On retourne à Kona avec Anthony Philippe qui revient sur sa course de samedi dernier où il a pris une très belle 151° place au scratch en 9h26' dans une course où il a du ne rien lâcher (comme à son habitude) malgré les coups du sort.
"Pour ma 8ème participation à Kona, ma préparation a été optimale, avec le beau temps de cette fin d’été et le programme concocté par Stéphane Palazzetti , tout est au top.
Comme pour chaque Ironman, l’avant course est une galère avec ce stress et cette boule au ventre qui s’installe sournoisement.
Le matin de l’Ironman, on y est enfin, tout va mieux. Comme d’habitude, dès l’entrée dans l’eau, les places sont chères et bien avant le coup de canon, il faut déjà se battre de longues minutes pour garder sa place sur la ligne de départ.
BOUM, le coup de canon, et c’est parti pour une course infernale au moins jusqu’au demi tour, soit plus d’1/2 h à essayer de trouver le meilleur compromis entre natation appliquée et … bagarre. Ensuite, sur le retour, j’arrive à trouver ma place et je boucle les 3,8km exactement dans les mêmes temps que les autres années, mais en ayant l’impression d’être bien plus frais.

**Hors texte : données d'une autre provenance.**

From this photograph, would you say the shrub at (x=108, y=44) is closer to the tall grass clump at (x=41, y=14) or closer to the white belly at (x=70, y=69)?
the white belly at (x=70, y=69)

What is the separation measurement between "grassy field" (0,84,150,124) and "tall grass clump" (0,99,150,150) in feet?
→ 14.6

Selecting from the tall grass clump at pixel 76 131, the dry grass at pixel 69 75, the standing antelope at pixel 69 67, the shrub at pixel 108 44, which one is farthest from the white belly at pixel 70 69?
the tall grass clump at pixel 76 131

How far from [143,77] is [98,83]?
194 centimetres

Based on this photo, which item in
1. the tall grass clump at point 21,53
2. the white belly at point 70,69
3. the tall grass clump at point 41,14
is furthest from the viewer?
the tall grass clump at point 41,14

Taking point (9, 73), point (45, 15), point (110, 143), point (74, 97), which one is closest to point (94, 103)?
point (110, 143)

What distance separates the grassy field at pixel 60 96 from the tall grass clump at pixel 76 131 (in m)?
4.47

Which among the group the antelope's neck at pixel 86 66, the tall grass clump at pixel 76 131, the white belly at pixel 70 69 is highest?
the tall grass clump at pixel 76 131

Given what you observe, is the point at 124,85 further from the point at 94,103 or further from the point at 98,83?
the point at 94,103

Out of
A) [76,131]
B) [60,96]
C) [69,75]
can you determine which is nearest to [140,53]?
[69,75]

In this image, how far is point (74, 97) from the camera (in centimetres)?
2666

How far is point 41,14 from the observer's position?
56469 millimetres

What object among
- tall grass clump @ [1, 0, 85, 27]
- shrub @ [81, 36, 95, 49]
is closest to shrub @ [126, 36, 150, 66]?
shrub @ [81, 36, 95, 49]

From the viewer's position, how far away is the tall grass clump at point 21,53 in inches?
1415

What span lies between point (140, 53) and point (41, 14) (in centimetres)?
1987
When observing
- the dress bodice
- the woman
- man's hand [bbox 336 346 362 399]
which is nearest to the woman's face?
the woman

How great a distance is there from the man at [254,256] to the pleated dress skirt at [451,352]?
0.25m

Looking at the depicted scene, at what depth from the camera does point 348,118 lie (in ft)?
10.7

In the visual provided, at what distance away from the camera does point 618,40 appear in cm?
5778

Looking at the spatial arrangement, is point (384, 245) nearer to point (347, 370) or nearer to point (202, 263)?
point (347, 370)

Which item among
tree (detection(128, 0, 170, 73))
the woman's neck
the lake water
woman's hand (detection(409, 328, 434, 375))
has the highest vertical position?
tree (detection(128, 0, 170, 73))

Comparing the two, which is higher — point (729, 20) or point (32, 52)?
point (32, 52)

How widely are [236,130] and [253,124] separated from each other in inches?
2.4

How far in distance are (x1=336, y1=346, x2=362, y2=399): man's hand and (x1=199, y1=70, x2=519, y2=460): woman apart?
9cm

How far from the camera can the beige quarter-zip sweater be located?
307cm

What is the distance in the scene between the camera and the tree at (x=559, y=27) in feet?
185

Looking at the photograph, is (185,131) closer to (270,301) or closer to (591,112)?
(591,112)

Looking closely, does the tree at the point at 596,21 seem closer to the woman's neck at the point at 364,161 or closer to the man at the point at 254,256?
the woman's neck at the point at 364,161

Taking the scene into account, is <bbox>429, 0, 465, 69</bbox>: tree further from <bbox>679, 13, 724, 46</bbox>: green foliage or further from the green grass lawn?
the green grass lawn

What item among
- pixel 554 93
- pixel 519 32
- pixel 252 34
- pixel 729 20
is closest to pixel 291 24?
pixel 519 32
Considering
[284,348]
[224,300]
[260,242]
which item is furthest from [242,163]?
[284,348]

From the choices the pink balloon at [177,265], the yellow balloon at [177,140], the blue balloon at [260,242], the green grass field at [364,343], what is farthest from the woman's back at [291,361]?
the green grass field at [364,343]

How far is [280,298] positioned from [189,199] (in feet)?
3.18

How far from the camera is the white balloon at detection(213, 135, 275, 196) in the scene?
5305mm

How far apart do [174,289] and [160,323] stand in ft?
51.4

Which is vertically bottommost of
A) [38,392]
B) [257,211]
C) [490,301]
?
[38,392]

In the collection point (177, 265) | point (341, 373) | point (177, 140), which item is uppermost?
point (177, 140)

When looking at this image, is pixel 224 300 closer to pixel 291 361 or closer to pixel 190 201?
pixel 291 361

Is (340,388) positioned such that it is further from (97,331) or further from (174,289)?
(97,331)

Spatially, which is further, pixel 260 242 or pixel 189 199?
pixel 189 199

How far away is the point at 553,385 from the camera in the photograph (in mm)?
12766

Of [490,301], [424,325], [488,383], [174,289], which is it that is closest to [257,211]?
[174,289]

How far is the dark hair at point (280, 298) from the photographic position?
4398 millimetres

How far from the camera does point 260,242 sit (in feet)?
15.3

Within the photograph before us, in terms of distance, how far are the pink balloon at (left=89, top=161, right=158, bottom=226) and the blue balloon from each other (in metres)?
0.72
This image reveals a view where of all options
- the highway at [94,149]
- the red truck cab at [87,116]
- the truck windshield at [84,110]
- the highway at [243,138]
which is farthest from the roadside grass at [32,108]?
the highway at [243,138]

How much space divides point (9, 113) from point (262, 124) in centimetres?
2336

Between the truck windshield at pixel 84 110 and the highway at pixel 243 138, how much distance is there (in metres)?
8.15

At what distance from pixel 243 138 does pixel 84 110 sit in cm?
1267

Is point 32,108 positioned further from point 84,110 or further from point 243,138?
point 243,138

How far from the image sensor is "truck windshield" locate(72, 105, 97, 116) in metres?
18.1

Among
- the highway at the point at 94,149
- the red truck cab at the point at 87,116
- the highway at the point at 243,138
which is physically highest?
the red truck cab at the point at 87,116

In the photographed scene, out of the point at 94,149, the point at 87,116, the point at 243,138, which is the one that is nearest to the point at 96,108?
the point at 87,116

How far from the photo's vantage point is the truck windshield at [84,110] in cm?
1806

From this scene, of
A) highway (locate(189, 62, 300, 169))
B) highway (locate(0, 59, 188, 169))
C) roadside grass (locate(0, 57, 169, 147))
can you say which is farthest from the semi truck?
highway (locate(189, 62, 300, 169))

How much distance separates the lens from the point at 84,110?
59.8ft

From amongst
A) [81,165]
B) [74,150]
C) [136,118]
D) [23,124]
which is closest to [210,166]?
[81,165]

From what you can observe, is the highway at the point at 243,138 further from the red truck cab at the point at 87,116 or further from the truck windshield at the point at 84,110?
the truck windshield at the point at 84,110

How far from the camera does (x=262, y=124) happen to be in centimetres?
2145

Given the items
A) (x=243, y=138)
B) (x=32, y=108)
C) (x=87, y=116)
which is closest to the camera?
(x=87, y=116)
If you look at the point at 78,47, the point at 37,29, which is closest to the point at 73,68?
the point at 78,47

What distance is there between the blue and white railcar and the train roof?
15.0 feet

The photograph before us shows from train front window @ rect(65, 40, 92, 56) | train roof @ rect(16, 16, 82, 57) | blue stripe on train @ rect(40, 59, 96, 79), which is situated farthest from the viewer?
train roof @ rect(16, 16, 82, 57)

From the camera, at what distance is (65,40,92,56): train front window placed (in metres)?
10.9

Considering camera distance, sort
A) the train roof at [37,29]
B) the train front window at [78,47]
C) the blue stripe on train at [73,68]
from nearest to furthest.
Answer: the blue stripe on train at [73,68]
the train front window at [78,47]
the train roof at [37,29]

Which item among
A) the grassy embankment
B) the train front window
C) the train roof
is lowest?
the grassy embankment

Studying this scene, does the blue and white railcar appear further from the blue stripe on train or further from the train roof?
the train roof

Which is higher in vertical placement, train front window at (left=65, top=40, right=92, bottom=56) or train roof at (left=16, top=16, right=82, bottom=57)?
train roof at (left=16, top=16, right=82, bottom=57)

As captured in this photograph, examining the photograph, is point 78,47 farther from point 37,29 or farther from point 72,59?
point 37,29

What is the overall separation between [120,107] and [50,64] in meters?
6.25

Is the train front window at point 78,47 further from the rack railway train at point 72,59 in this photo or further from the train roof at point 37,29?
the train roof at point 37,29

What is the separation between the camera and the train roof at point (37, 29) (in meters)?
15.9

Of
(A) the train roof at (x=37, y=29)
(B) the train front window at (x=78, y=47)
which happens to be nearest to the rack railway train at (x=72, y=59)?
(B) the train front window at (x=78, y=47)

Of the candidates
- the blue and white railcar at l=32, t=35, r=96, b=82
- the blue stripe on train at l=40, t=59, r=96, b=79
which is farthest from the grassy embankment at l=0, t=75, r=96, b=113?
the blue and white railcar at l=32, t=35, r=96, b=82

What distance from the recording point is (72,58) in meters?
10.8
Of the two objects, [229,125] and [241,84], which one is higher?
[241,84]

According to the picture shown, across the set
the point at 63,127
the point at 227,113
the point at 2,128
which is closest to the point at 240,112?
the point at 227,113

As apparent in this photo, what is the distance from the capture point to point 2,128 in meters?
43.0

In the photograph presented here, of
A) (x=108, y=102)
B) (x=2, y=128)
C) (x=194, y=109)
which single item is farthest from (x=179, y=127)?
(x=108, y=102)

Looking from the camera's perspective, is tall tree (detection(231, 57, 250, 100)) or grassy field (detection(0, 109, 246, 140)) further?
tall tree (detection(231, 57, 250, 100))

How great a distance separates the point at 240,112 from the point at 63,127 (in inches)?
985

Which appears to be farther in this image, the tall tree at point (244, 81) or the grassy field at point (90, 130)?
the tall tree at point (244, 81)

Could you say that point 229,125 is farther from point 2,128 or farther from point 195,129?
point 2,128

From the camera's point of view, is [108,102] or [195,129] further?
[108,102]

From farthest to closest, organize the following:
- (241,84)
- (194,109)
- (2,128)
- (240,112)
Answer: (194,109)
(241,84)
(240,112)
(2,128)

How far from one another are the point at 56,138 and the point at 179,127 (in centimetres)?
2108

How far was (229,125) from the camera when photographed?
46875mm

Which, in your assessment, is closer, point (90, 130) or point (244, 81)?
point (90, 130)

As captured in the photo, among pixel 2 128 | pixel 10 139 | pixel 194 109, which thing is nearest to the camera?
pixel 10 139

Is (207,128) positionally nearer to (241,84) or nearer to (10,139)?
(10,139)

Transition rapide et c’est parti pour 180km. La 1ère petite boucle dans Kona se passe bien. Tant que l’on n’est pas sorti de la ville, la vraie course n’a pas encore vraiment commencée. Voilà, on y est, on attaque la Queen K Highway, je me sens super bien, je roule sur un gros rythme, en remontant sans cesse, aidé par un étonnant vent favorable. Les sensations sont super bonnes, quel plaisir !
Je remonte, je remonte, je fais gaffe à ne pas rester trop longtemps à gauche pour doubler, en respectant au mieux les règles particulières de cette course. Tout roule pendant un peu plus d’une heure, quand tout à coup, je me fais rejoindre par un vrai peloton d’environ 30 gars !! Je ne pensais pas du tout me faire rejoindre comme ça, vu à l’allure à laquelle je roulais ! Mais avec le vent favorable et la densité de niveau, les regroupements sont inévitables. Ça devient alors vite très compliqué, je m’arrache continuellement pour repasser devant, et surtout éviter un carton, dans ces conditions limites.
Tout à coup, un bruit bizarre au niveau de ma roue arrière. Mince, je m’arrête sur le bord pour m’apercevoir que c’est simplement un morceau de scotch, qui était certainement sur la route, qui est pris dans mes freins. Pas de soucis, je l’enlève et je repars. Je venais de me faire passer par un groupe de 5 ou 6 triathlètes bien callés dans la roue l’un de l’autre… passablement énervé, je repars à bloc, en danseuse, pour tous les repasser. J’entends alors arriver derrière moi la Harley d’un arbitre, pas de soucis, je ne risque rien, je suis en train de doubler.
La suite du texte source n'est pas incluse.